A Year After Alabama’s New Beginning
By Wayne Greenhaw
Vol. 2, No. 6, 1980, pp. 20-22
Less than a year after Governor Fob James took over the reins of government in Alabama from George Wallace, it was announced that the state was on the verge of bankruptcy.
James’ promised New Beginning looked as though it was about to crumble before a foundation was laid. His record with the Alabama Legislature during his first year was next to nil. The new constitution which he had promised by mid-spring failed to survive in committee. Then he announced a new tax oil gasoline just as the pumps began to register close to one dollar per gallon and the state highway department could do nothing but weep for lack of funds. And when his liaison personnel with House and Senate didn’t count correctly the votes for James’ War Against Illiteracy program, it failed and embarrassed the new governor.
Within days of the announced bankruptcy, James, for the first time in any capital observers remembrance, handed over prepared budgets for the coming year to the legislators prior to the regular session. The proposed budget was thousands of pages long, lap-sized two volumes, and was taken with glee by Speaker of the House Joe McCorquodale and Lieutenant Governor George . McMillan. Both grinned like possums eating molasses as they held the gigantic volumes for the television cameras.
But during the next week in January, preparing for budget hearings and the new legislature which started in February, neither McCorquodale nor McMillan could be found in the halls of the newly renovated state capitol.
Shouting loudly out of the port of Mobile and the valleys of Birmingham, however, were members of the so-called blue ribbon commission on education. Out of the woodwork came commission chairman Dr. Harold Martin of the Magic City, saying the members’ time and energy had been wasted. The Governor had done them in with his $1.2 billion education budget which proposed a cut in elementary and secondary education. And from the hills of north Alabama, commission member Roscoe Roberts asked why the Governor had named them to the study group if he
was not going to take their advice.
Executive director Paul Hubbard of the Alabama Education Association, who had been fighting James all the past year, pointed sarcastically at the budget and said it was worthless. He said that it would not only take learning out of the state’s education process but it would gut the teacher program.
And even James’ friend, superintendent of education Wayne Teague, who held the Governor’s political hand on numerous issues during his first year, shook his head in disgust at the proposed budget.
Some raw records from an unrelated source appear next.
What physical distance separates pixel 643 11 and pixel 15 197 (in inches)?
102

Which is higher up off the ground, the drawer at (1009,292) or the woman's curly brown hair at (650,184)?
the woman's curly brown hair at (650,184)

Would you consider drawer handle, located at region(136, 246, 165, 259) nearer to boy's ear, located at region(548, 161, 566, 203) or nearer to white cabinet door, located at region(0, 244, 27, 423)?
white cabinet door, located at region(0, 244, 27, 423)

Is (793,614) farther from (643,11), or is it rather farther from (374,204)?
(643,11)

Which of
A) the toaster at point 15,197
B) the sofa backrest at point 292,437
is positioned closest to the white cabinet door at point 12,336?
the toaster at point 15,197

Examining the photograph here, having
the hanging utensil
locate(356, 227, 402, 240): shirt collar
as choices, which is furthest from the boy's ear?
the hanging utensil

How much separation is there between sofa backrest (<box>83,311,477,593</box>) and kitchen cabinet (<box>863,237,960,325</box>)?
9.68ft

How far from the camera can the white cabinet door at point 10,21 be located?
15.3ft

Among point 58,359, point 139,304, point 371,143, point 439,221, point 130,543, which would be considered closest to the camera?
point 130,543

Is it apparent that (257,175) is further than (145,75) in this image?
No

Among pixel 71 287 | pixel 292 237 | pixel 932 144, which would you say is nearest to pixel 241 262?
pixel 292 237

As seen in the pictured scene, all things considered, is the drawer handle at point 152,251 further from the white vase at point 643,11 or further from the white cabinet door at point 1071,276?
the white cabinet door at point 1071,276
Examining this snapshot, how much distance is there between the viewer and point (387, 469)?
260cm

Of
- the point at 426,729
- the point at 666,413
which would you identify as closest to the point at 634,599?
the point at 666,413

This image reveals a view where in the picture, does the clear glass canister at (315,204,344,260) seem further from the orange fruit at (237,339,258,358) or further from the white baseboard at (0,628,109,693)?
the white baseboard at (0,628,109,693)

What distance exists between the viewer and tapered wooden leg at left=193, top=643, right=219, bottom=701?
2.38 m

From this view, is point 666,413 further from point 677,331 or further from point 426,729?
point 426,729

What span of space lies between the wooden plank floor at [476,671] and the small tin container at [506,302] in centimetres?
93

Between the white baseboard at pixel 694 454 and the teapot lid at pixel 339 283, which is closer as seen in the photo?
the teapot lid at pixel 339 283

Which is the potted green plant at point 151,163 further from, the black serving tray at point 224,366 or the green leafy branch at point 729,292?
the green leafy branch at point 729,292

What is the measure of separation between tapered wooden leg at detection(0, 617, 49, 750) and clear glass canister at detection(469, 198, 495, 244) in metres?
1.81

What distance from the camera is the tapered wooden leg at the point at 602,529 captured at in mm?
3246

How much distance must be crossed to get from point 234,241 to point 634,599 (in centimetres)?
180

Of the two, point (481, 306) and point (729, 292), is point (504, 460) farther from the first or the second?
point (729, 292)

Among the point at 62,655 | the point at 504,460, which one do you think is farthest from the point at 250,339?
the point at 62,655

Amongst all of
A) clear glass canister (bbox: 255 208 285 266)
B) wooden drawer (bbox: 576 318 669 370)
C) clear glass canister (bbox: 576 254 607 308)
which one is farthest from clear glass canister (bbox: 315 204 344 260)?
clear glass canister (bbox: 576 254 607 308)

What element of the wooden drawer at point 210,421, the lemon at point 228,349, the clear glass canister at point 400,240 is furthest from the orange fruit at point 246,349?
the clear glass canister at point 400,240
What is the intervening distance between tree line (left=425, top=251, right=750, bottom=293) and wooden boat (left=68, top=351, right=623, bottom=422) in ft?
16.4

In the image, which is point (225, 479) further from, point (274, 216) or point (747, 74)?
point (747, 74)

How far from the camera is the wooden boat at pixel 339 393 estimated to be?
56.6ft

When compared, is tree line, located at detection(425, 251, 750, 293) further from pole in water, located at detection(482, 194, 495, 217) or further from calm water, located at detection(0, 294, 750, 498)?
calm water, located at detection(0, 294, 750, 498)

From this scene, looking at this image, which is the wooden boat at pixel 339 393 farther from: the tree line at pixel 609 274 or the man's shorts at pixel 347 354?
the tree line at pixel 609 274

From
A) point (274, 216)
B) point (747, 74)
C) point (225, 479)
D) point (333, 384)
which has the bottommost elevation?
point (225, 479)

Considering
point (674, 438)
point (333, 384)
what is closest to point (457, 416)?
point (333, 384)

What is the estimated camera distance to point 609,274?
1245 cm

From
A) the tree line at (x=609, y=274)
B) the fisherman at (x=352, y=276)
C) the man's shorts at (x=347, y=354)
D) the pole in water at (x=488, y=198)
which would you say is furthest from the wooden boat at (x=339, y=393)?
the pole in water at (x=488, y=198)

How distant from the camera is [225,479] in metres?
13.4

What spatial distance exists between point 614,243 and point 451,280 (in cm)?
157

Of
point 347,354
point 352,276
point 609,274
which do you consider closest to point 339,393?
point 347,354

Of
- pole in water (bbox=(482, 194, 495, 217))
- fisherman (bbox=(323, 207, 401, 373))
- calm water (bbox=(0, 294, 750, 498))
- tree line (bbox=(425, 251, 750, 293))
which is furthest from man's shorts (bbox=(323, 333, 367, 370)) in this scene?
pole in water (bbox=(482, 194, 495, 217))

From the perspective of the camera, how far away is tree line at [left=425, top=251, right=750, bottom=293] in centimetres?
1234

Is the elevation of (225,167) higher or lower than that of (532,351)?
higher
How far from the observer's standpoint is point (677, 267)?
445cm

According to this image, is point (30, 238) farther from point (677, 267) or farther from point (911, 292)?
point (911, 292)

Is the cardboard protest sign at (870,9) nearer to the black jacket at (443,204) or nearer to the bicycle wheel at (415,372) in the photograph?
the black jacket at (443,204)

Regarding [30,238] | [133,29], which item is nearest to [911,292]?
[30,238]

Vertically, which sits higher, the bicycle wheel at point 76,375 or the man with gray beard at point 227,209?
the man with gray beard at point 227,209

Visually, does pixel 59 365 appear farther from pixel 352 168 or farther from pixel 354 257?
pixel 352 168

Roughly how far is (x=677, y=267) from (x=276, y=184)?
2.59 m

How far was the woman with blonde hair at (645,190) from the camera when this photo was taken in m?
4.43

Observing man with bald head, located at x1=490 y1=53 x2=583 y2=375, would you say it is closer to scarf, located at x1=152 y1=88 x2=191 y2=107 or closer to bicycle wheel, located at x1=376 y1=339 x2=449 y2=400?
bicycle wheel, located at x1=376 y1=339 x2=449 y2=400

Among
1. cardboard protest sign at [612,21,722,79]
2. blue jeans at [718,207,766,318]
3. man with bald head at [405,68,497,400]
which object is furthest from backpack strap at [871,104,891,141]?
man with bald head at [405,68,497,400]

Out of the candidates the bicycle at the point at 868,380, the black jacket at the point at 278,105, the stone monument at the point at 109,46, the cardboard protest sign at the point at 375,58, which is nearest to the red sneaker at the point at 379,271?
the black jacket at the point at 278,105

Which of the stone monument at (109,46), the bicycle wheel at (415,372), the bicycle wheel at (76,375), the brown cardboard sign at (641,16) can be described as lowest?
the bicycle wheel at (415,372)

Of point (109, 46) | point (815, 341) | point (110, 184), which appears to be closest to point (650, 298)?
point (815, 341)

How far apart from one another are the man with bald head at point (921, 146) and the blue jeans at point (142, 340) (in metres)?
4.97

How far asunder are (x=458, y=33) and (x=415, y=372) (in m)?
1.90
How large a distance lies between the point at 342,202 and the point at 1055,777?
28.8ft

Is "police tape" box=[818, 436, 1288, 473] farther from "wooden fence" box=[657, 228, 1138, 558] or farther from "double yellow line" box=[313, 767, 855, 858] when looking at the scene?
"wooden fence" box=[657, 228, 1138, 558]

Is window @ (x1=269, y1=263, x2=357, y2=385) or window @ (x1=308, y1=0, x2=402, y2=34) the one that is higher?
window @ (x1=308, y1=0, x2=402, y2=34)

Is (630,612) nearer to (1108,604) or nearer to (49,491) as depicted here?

Teague said he learned ask about the cut in elementary and secondary education from a six o’clock television broadcast. He pointed out that the state was already close to bottom in the nation in money spent per pupil for education.
From the plains of Auburn, Alabama Coalition Against Hunger director William Edwards said that he had found that one item in the proposed budget would cut $7.5 million from the school lunch program which now feeds poor children nourishing lunches in public schools. “This money pays the part-time help which are the lowest people on the totem pole of state salaries,” Edwards said angrily. “Fob James has said from the beginning that he plans to cut state employees. Now he’s aiming his political guns at the littlest man or woman he can find within state government,” he added.
Dr. Robert Lager, the governor’s education adviser who came up with the presented figures, meekly took up for his brainchild. Others in James’ office either were not available for comment or chose not to comment.
The education budget was only the first roadblock in what might become another of Alabama’s historic do-nothing
legislatures, according to one Black Belt lawmaker. “We are in a hell of a shape,” the legislator said. “We have to face up to what Governor James is handing us right off the bat. By the time we’re in session, the people will know it’s nothing. Then what kind of program can the Governor have? He is putting himself in the hole from the first.”
Another central Alabama senator, Don Harrison of Montgomery said emphatically, “I am going to propose solid, positive legislation. I am going to vote on everything the way my constituents want me to vote.” One of Harrison’s proposals was a strict law against consumer fraud which he in the senate and progressive house member Euclid Rains of Dothan plan to co-sponsor. They pushed the legislation last year but without backing from floor leaders. This year they hope to give Alabama a Deceptive Trade Practices Act. It is the last state without such a law.
In the meantime, a handful of lawmakers concerned themselves with looking into Alabama’s regressive tax structure but warned that “we have about as much chance as we always have had,” which translates to next to none.
A tax study by the Coalition of American Public Employees in 1979 showed Alabama 51st in a list including the District of Columbia. Alabama’s tax collections came primarily from sales tax – 66.6% and still growing according to a study by the graduate school of business at the University of Alabama in 1974. At the same time, Alabama showed the lowest property taxes in the southeast with the possible seesaw exception of Mississippi.
James had promised that he would lift the sales tax from food and drugs, but when the regular session of the legislature opened, the lawmakers had not seen the proposal. “We are going to do something,” a lawmaker promised, “with or without the governor.”
Wayne Greenhaw of Montgomery Alabama, is a free-lance writer and the author of several books.